# Magnetic field in a tv set

• shaffeb
In summary, the problem involves finding the maximum magnetic force experienced by an electron accelerated through a potential difference of 19kV and passing through a 0.28T magnetic field. Using the equations F=qvBsin(theta) and E=-V/x, the maximum force can be found by solving for F when sin(theta)=1, q=e=charge on electron, and the known values of speed and magnetic field strength.

## Homework Statement

In a television set, electrons are accelerated from rest through a potential difference of 19kV. The electrons then pass through a 0.28T magnetic field that deflects them to the appropriate spot on the screen. Find the magnitude of the maximum magnetic force that an electron can experience.

F=qvBsin(theta)
E=-V/x

## The Attempt at a Solution

I am trying to figure out where the potential difference comes into play but am not sure because E and x are not given. Any hints would be great, thanks.

When the electrons are accelerated across the potential given, they gain kinetic energy =eV, where e is the charge on the electron. Using this, you can find the speed of the electron once it leaves the electric field and enters the magnetic field.

Then, the maximum magnetic force will be when sin(theta)=1. The speed you know, the magnetic field strength you know, and q=e=charge on electon. Solve for F.

I would approach this problem by first understanding the basic principles of electromagnetism. In this case, we are dealing with the interaction between an electric field and a magnetic field.

The potential difference of 19kV is the electric potential difference that accelerates the electrons from rest. This creates a uniform electric field within the television set. As the electrons pass through this electric field, they gain kinetic energy and are then directed towards the screen.

Once the electrons enter the magnetic field of 0.28T, they experience a magnetic force due to the interaction between their velocity (v) and the magnetic field (B). The angle between the two vectors is 90 degrees, as the electrons are moving perpendicular to the magnetic field. Therefore, we can use the equation F=qvB to calculate the magnitude of the maximum magnetic force.

To find the value of q, we can use the relationship between electric potential difference (V) and electric field (E), which is given by E=-V/x. Since we are dealing with a uniform electric field, we can assume that E is constant and solve for q.

Plugging in the given values, we get E=-19kV/x=19,000V/x. Since we know that the electric field is equal to the potential difference divided by the distance (E=V/x), we can rearrange the equation to solve for x. This gives us x=19,000V/E.

Now, we can substitute this value of x into the equation F=qvB to calculate the maximum magnetic force.
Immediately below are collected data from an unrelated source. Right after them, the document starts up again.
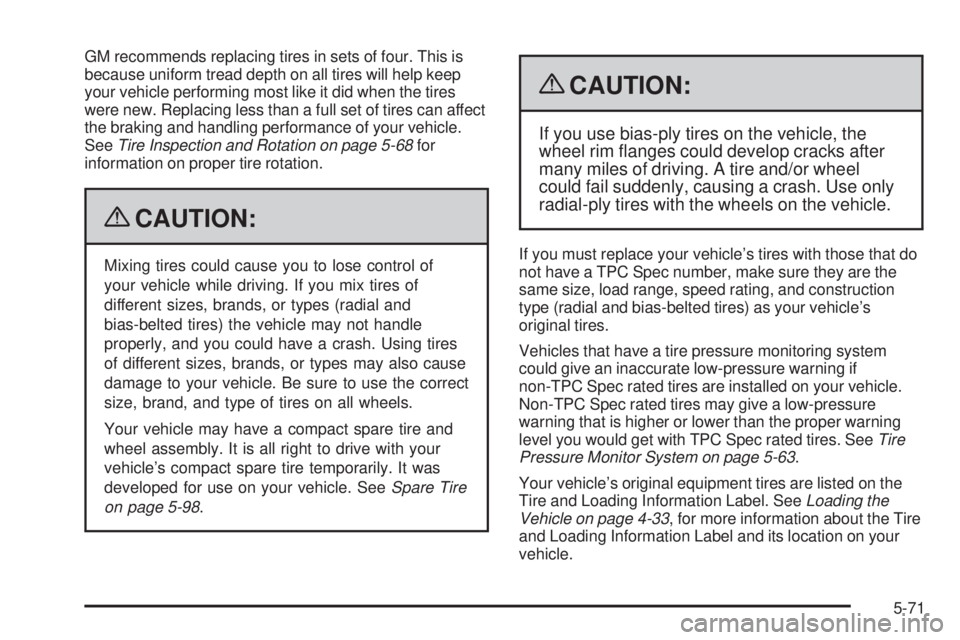 GM recommends replacing tires in sets of four. This is because uniform tread depth on all tires will help keep your vehicle performing most like it did when the tires were new. Replacing less than a full set of tires can affect the braking and handling performance of your vehicle. See Tire Inspection and Rotation on page 5-68 for information on proper tire rotation.

CAUTION:

Mixing tires could cause you to lose control of your vehicle while driving. If you mix tires of different sizes, brands, or types (radial and bias-belted tires) the vehicle may not handle properly, and you could have a crash. Using tires of different sizes, brands, or types may also cause damage to your vehicle. Be sure to use the correct size, brand, and type of tires on all wheels.

Your vehicle may have a compact spare tire and wheel assembly. It is all right to drive with your vehicle's compact spare tire temporarily. It was developed for use on your vehicle. See Spare Tire on page 5-98.

CAUTION:

If you use bias-ply tires on the vehicle, the wheel rim flanges could develop cracks after many miles of driving. A tire and/or wheel could fail suddenly, causing a crash. Use only radial-ply tires with the wheels on the vehicle.

If you must replace your vehicle's tires with those that do not have a TPC Spec number, make sure they are the same size, load range, speed rating, and construction type (radial and bias-belted tires) as your vehicle's original tires.

Vehicles that have a tire pressure monitoring system could give an inaccurate low-pressure warning if non-TPC Spec rated tires are installed on your vehicle. Non-TPC Spec rated tires may give a low-pressure warning that is higher or lower than the proper warning level you would get with TPC Spec rated tires. See Tire Pressure Monitor System on page 5-63.

Your vehicle's original equipment tires are listed on the Tire and Loading Information Label. See Loading the Vehicle on page 4-33, for more information about the Tire and Loading Information Label and its location on your vehicle.

5-71

carmanualsonline.info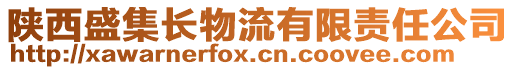 陕西盛集长物流有限责任公司
http://xawarnerfox.cn.coovee.com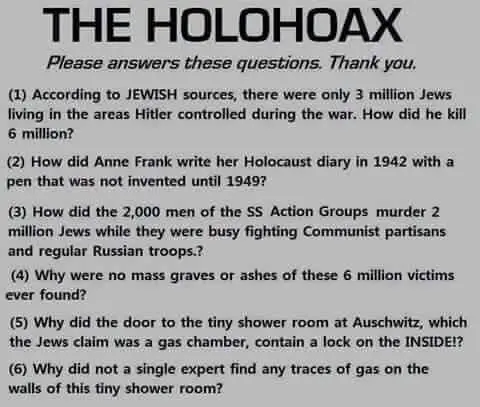 THE HOLOHOAX

Please answers these questions. Thank you.

(1) According to JEWISH sources, there were only 3 million Jews living in the areas Hitler controlled during the war. How did he kill 6 million?

(2) How did Anne Frank write her Holocaust diary in 1942 with a pen that was not invented until 1949?

(3) How did the 2,000 men of the SS Action Groups murder 2 million Jews while they were busy fighting Communist partisans and regular Russian troops.?

(4) Why were no mass graves or ashes of these 6 million victims ever found?

(5) Why did the door to the tiny shower room at Auschwitz, which the Jews claim was a gas chamber, contain a lock on the INSIDE!?

(6) Why did not a single expert find any traces of gas on the walls of this tiny shower room?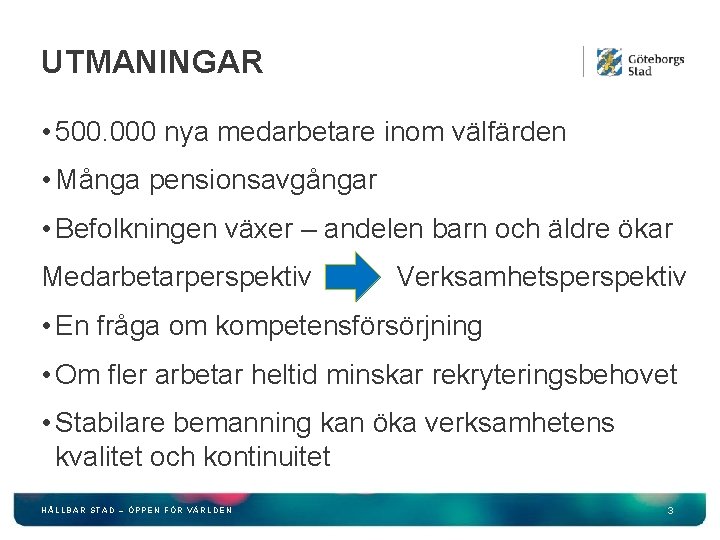 UTMANINGAR

Göteborgs Stad

• 500.000 nya medarbetare inom välfärden

• Många pensionsavgångar

• Befolkningen växer – andelen barn och äldre ökar

Medarbetarperspektiv Verksamhetsperspektiv

• En fråga om kompetensförsörjning

• Om fler arbetar heltid minskar rekryteringsbehovet

• Stabilare bemanning kan öka verksamhetens kvalitet och kontinuitet

HÅLLBAR STAD – ÖPPEN FÖR VÄRLDEN

3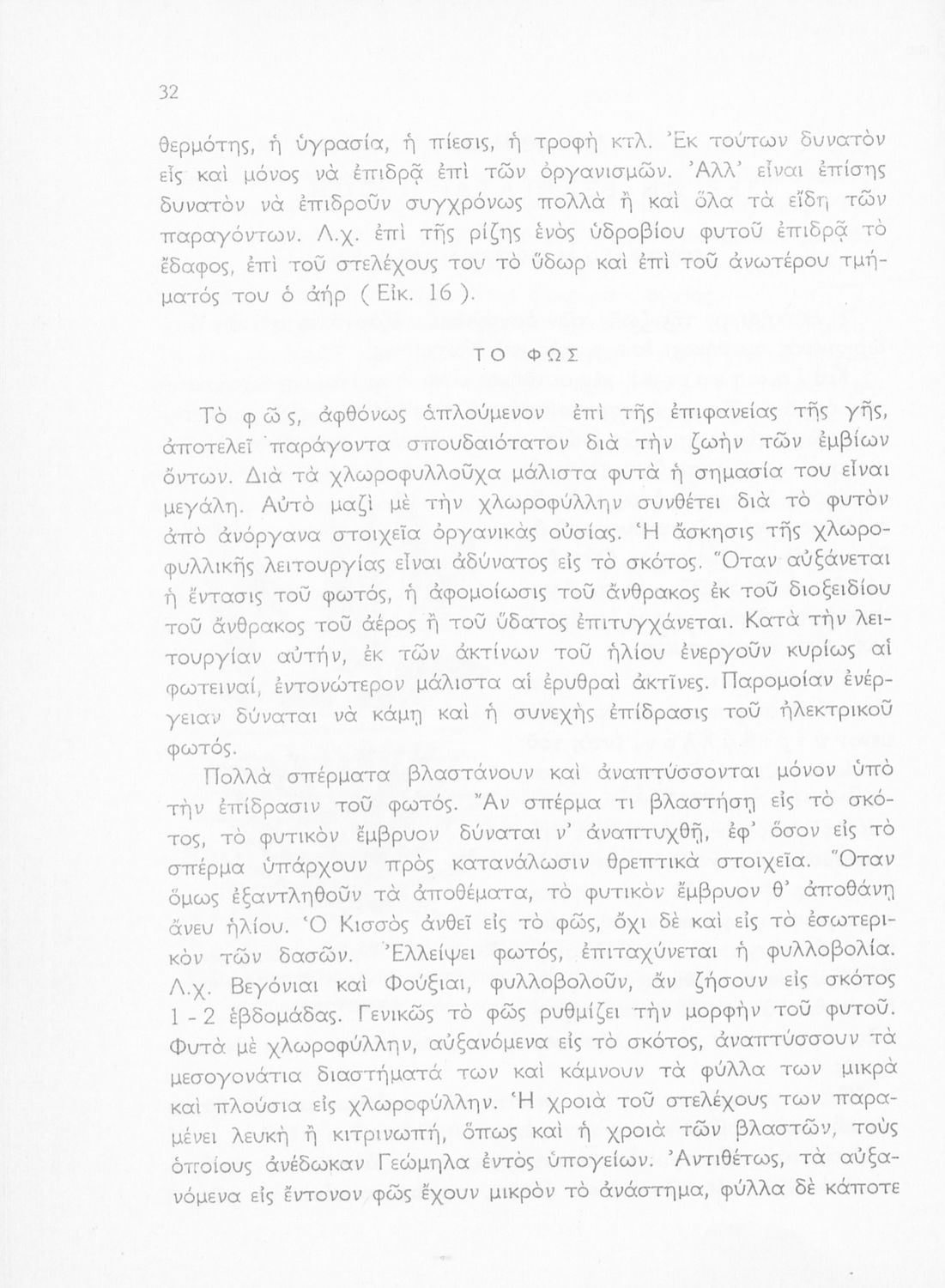 32

θερμότης, ἡ ὑγρασία, ἡ πίεσις, ἡ τροφὴ κτλ. Ἐκ τούτων δυνατὸν εἷς καὶ μόνος νὰ ἐπιδρᾷ ἐπὶ τῶν ὀργανισμῶν. Ἀλλ' εἶναι ἐπίσης δυνατὸν νὰ ἐπιδροῦν συγχρόνως πολλὰ ἢ καὶ ὅλα τὰ εἴδη τῶν παραγόντων. Λ.χ. ἐπὶ τῆς ρίζης ἑνὸς ὑδροβίου φυτοῦ ἐπιδρᾷ τὸ ἔδαφος, ἐπὶ τοῦ στελέχους του τὸ ὕδωρ καὶ ἐπὶ τοῦ ἀνωτέρου τμήματός του ὁ ἀήρ ( Εἰκ. 16 ).

ΤΟ ΦΩΣ

Τὸ φῶς, ἀφθόνως ἁπλούμενον ἐπὶ τῆς ἐπιφανείας τῆς γῆς, ἀποτελεῖ παράγοντα σπουδαιότατον διὰ τὴν ζωὴν τῶν ἐμβίων ὄντων. Διὰ τὰ χλωροφυλλοῦχα μάλιστα φυτὰ ἡ σημασία του εἶναι μεγάλη. Αὐτὸ μαζὶ μὲ τὴν χλωροφύλλην συνθέτει διὰ τὸ φυτὸν ἀπὸ ἀνόργανα στοιχεῖα ὀργανικὰς οὐσίας. Ἡ ἄσκησις τῆς χλωροφυλλικῆς λειτουργίας εἶναι ἀδύνατος εἰς τὸ σκότος. Ὅταν αὐξάνεται ἡ ἔντασις τοῦ φωτός, ἡ ἀφομοίωσις τοῦ ἄνθρακος ἐκ τοῦ διοξειδίου τοῦ ἄνθρακος τοῦ ἀέρος ἢ τοῦ ὕδατος ἐπιτυγχάνεται. Κατὰ τὴν λειτουργίαν αὐτήν, ἐκ τῶν ἀκτίνων τοῦ ἡλίου ἐνεργοῦν κυρίως αἱ φωτειναί, ἐντονώτερον μάλιστα αἱ ἐρυθραὶ ἀκτῖνες. Παρομοίαν ἐνέργειαν δύναται νὰ κάμῃ καὶ ἡ συνεχὴς ἐπίδρασις τοῦ ἠλεκτρικοῦ φωτός.

Πολλὰ σπέρματα βλαστάνουν καὶ ἀναπτύσσονται μόνον ὑπὸ τὴν ἐπίδρασιν τοῦ φωτός. Ἂν σπέρμα τι βλαστήσῃ εἰς τὸ σκότος, τὸ φυτικὸν ἔμβρυον δύναται ν' ἀναπτυχθῇ, ἐφ' ὅσον εἰς τὸ σπέρμα ὑπάρχουν πρὸς κατανάλωσιν θρεπτικὰ στοιχεῖα. Ὅταν ὅμως ἐξαντληθοῦν τὰ ἀποθέματα, τὸ φυτικὸν ἔμβρυον θ' ἀποθάνῃ ἄνευ ἡλίου. Ὁ Κισσὸς ἀνθεῖ εἰς τὸ φῶς, ὄχι δὲ καὶ εἰς τὸ ἐσωτερικὸν τῶν δασῶν. Ἐλλείψει φωτός, ἐπιταχύνεται ἡ φυλλοβολία. Λ.χ. Βεγόνιαι καὶ Φούξιαι, φυλλοβολοῦν, ἂν ζήσουν εἰς σκότος 1 - 2 ἑβδομάδας. Γενικῶς τὸ φῶς ρυθμίζει τὴν μορφὴν τοῦ φυτοῦ. Φυτὰ μὲ χλωροφύλλην, αὐξανόμενα εἰς τὸ σκότος, ἀναπτύσσουν τὰ μεσογονάτια διαστήματά των καὶ κάμνουν τὰ φύλλα των μικρὰ καὶ πλούσια εἰς χλωροφύλλην. Ἡ χροιὰ τοῦ στελέχους των παραμένει λευκὴ ἢ κιτρινωπή, ὅπως καὶ ἡ χροιὰ τῶν βλαστῶν, τοὺς ὁποίους ἀνέδωκαν Γεώμηλα ἐντὸς ὑπογείων. Ἀντιθέτως, τὰ αὐξανόμενα εἰς ἔντονον φῶς ἔχουν μικρὸν τὸ ἀνάστημα, φύλλα δὲ κάποτε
We know that q is the charge of an electron (1.602 x 10^-19 C) and v is the velocity of the electron, which we can calculate using the kinetic energy gained from the potential difference.

Once we have all the values plugged in, we can solve for F and get the magnitude of the maximum magnetic force that an electron can experience in the television set.

In conclusion, the potential difference of 19kV plays a crucial role in accelerating the electrons and creating a uniform electric field, which then interacts with the magnetic field to deflect the electrons and create the image on the screen. By understanding the basic principles of electromagnetism and using the appropriate equations, we can solve for the magnitude of the maximum magnetic force experienced by the electrons in the television set.

## 1. What is a magnetic field in a TV set?

A magnetic field in a TV set is a region in which a magnetic force can be detected. It is created by the flow of electricity through the TV's circuitry and is essential for the proper function of the TV.

## 2. How is the magnetic field produced in a TV set?

The magnetic field in a TV set is produced by the flow of electricity through the TV's circuitry. This creates a magnetic force that interacts with the electrons in the TV's screen, producing the images we see.

## 3. Is the magnetic field in a TV set harmful to humans?

No, the magnetic field in a TV set is not harmful to humans. It is a low-level field and does not produce enough energy to cause any harm. However, it is recommended to maintain a safe distance from the TV to avoid eye strain.

## 4. Can the magnetic field in a TV set be manipulated?

Yes, the magnetic field in a TV set can be manipulated. This can be done by adjusting the TV's settings or by using external magnets near the TV. However, doing so may affect the TV's performance and is not recommended.

## 5. Why is a magnetic field necessary in a TV set?

A magnetic field is necessary in a TV set because it is essential for creating the images we see on the screen. Without a magnetic field, the electrons in the TV's screen would not be able to move and produce the images, rendering the TV useless.